Léa veut travailler dans la robotique médicale. Inès, 18 ans, veut faire de la recherche sur les matériaux utilisés dans la marine nationale et Lola, 20 ans, aimerait être ingénieure en mécanique. Toutes les trois ont pris la parole pour prouver qu’être une femme de science, c’est possible.

À leur côté, Laure Robigo, à la tête d’un bureau d’études en biologie marine à Paimpol est intervenue. Elle confiait : « Le problème ce n’est pas la discrimination. Avec le recul, je me rends compte que je me suis mis des barrières toute seule. C’est compliqué de se faire confiance, surtout à 18 ans. »

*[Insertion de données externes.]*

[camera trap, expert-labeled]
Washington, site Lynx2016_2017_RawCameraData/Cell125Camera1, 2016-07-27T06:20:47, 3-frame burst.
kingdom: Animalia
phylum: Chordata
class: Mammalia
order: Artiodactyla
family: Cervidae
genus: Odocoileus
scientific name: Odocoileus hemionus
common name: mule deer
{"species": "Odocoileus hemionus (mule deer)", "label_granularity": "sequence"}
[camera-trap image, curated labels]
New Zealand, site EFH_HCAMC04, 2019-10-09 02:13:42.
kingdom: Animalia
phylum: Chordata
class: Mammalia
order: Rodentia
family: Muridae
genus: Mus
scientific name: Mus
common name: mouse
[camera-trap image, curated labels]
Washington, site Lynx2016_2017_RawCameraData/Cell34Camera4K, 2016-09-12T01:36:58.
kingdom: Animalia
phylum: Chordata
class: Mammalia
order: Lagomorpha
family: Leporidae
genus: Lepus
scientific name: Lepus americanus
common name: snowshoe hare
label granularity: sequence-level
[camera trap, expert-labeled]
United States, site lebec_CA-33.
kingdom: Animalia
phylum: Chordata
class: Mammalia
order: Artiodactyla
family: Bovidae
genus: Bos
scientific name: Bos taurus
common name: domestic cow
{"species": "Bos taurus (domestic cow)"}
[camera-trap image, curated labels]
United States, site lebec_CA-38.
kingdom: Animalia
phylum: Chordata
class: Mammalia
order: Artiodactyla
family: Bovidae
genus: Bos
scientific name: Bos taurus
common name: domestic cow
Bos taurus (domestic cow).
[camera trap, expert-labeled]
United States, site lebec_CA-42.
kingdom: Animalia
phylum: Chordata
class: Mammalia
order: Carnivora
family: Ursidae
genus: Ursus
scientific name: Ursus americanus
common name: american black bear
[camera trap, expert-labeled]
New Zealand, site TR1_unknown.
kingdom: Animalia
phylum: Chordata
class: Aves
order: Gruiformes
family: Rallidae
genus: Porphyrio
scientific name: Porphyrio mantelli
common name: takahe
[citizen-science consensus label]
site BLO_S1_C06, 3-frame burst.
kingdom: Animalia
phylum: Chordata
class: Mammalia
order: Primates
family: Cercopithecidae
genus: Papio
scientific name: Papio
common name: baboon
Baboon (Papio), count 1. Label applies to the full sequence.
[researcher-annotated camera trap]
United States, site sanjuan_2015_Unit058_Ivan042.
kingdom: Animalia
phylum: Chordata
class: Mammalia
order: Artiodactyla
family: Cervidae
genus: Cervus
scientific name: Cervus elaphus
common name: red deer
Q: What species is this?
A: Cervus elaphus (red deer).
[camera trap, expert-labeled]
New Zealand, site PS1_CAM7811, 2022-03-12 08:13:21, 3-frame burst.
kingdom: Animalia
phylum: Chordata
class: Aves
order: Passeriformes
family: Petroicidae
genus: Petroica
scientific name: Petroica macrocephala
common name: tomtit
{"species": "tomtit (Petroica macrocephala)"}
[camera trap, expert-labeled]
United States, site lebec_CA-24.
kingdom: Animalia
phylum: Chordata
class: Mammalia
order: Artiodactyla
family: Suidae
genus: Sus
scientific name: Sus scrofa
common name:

La science : un panel de débouchés énorme

Pour démonter que les jeunes peuvent avoir de l’ambition et viser une carrière accomplie, en choisissant des études qui paraissent complexes, un enseignant du lycée Rabais était aussi au rendez-vous. « Il y a encore trop peu de filles dans les métiers scientifiques. Pourtant, c’est une voie qui ouvre beaucoup de portes. Après cette prépa, on peut devenir ingénieur, pilote ou encore statisticien, on peut travailler dans le génie civil, l’aviation, l’acoustique, l’informatique… Le panel de débouché est énorme. » Encore faut-il supporter les interrogations orales deux fois par semaine, les devoirs sur tables de quatre heures, tous les samedis matin, et la pression dans cette filière.

Nourrir l’ambition scolaire

« On m’avait dit que je n’avais pas le mental pour tenir en prépa. Finalement, ça se gère. C’est beaucoup de travail, mais nous sommes des promos très soudées. J’ai des amies, en fac, qui ont décroché avec le Covid. Dans notre classe, il n’y a eu que quatre abandons », affirme Lola. Proposée par le collège Chombard-de-Lawe, en partenariat avec le lycée Kerraoul, cette rencontre vise à démystifier les études supérieures et à nourrir l’ambition scolaire. « D’autres rendez-vous du genre seront organisés au vu du succès de cet échange », confie la proviseure adjointe, Cécile Sénabre.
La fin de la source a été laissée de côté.